━━ Data records ━━

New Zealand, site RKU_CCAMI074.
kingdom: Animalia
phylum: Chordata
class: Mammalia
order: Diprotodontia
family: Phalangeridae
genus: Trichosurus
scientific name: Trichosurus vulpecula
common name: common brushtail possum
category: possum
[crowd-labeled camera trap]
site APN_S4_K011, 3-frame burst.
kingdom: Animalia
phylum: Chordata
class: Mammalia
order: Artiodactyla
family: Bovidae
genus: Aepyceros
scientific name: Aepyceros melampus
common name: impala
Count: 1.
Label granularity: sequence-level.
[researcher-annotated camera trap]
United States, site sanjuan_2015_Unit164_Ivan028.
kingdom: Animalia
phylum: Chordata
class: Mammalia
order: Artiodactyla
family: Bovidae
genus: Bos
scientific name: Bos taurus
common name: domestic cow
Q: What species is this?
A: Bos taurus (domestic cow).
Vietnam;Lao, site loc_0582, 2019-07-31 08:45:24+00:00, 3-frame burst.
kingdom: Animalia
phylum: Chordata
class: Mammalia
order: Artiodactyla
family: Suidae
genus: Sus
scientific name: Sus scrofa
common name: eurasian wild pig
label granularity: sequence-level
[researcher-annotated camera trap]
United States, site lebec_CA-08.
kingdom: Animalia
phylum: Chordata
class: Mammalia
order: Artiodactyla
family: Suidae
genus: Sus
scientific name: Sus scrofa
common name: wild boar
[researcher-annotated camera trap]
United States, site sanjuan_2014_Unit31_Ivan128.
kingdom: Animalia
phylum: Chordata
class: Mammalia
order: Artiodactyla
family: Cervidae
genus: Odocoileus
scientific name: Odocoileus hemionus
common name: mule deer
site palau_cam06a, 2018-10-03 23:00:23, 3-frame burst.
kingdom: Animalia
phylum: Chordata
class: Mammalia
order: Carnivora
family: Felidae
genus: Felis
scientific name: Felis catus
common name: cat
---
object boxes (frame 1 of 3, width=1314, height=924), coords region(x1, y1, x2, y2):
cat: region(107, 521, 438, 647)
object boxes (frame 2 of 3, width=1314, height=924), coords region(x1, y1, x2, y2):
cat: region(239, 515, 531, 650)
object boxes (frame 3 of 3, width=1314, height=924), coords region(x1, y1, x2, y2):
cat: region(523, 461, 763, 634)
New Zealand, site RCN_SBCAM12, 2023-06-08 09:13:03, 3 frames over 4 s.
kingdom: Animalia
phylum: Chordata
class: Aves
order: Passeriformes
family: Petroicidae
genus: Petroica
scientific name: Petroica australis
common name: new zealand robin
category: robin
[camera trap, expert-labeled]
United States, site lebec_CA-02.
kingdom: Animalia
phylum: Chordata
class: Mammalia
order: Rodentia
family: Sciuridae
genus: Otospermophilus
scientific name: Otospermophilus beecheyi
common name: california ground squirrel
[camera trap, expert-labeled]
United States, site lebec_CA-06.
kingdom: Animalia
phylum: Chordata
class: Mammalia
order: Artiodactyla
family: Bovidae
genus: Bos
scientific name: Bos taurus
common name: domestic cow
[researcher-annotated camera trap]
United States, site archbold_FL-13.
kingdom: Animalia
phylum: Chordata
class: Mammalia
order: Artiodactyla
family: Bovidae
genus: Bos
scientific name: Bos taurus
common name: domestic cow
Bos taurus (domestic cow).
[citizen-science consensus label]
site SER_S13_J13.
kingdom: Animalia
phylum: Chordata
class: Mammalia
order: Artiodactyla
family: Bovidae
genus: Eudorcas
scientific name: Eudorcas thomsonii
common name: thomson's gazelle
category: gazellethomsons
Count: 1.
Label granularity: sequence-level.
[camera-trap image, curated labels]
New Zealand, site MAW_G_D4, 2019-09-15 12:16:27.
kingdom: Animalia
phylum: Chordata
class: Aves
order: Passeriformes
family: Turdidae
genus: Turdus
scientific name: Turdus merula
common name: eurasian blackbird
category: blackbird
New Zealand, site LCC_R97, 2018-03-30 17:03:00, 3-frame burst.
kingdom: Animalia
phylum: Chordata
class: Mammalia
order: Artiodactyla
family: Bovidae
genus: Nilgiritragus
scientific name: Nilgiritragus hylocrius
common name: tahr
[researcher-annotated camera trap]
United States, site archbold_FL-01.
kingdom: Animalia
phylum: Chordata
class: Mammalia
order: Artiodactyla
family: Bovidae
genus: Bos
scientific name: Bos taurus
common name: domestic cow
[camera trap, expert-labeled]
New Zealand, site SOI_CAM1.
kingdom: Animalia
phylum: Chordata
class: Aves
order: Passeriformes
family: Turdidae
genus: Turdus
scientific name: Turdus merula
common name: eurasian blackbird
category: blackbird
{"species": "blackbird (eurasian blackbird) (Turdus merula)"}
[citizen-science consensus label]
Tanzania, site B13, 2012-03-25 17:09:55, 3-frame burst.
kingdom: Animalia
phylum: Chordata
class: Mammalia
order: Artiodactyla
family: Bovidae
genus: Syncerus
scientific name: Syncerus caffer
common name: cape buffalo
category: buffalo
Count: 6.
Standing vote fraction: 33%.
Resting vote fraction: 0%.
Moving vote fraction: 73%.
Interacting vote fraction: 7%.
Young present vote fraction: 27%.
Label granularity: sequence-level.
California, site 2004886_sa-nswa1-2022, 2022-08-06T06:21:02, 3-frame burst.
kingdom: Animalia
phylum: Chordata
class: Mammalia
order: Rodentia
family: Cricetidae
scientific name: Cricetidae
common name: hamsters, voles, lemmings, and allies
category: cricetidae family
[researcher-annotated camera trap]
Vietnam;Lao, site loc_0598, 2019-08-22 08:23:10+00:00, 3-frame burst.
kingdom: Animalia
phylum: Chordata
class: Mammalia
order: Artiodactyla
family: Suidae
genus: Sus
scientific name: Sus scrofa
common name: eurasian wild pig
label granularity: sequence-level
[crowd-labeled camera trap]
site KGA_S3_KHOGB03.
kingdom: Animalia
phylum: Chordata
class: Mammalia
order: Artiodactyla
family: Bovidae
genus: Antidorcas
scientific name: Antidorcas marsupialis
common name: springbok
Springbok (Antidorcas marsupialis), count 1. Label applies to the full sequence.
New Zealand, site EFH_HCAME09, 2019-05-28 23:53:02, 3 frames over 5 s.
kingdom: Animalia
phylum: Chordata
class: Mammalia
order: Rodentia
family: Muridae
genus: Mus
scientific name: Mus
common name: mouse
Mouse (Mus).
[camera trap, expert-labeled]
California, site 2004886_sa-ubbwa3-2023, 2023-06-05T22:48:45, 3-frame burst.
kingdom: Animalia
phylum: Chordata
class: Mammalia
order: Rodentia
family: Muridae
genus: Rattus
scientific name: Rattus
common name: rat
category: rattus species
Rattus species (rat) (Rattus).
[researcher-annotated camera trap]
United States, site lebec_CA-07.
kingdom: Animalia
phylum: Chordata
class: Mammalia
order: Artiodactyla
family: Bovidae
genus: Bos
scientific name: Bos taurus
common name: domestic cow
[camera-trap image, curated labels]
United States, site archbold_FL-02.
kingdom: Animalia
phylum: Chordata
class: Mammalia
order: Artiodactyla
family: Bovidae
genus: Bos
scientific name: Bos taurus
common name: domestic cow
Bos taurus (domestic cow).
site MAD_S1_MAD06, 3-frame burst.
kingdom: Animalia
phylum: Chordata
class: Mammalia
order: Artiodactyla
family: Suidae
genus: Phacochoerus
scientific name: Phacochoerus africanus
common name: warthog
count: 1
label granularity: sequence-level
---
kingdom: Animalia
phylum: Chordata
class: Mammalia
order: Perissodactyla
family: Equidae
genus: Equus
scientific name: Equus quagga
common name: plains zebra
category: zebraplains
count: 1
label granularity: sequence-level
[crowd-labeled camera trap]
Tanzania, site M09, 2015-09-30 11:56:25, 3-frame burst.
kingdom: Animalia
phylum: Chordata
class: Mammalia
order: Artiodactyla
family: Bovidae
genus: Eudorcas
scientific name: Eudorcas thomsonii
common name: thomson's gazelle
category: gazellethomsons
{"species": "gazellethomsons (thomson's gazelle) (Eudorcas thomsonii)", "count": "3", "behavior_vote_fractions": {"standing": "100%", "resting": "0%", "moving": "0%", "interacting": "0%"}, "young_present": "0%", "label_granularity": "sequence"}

━━━

:: What the task asks ::
From the line containing "common name: plains zebra" down to the final line of the data, write out every line exactly; both the first and last of these belong in your answer, and nothing else does.

:: Exercise output ::
common name: plains zebra
category: zebraplains
count: 1
label granularity: sequence-level
[crowd-labeled camera trap]
Tanzania, site M09, 2015-09-30 11:56:25, 3-frame burst.
kingdom: Animalia
phylum: Chordata
class: Mammalia
order: Artiodactyla
family: Bovidae
genus: Eudorcas
scientific name: Eudorcas thomsonii
common name: thomson's gazelle
category: gazellethomsons
{"species": "gazellethomsons (thomson's gazelle) (Eudorcas thomsonii)", "count": "3", "behavior_vote_fractions": {"standing": "100%", "resting": "0%", "moving": "0%", "interacting": "0%"}, "young_present": "0%", "label_granularity": "sequence"}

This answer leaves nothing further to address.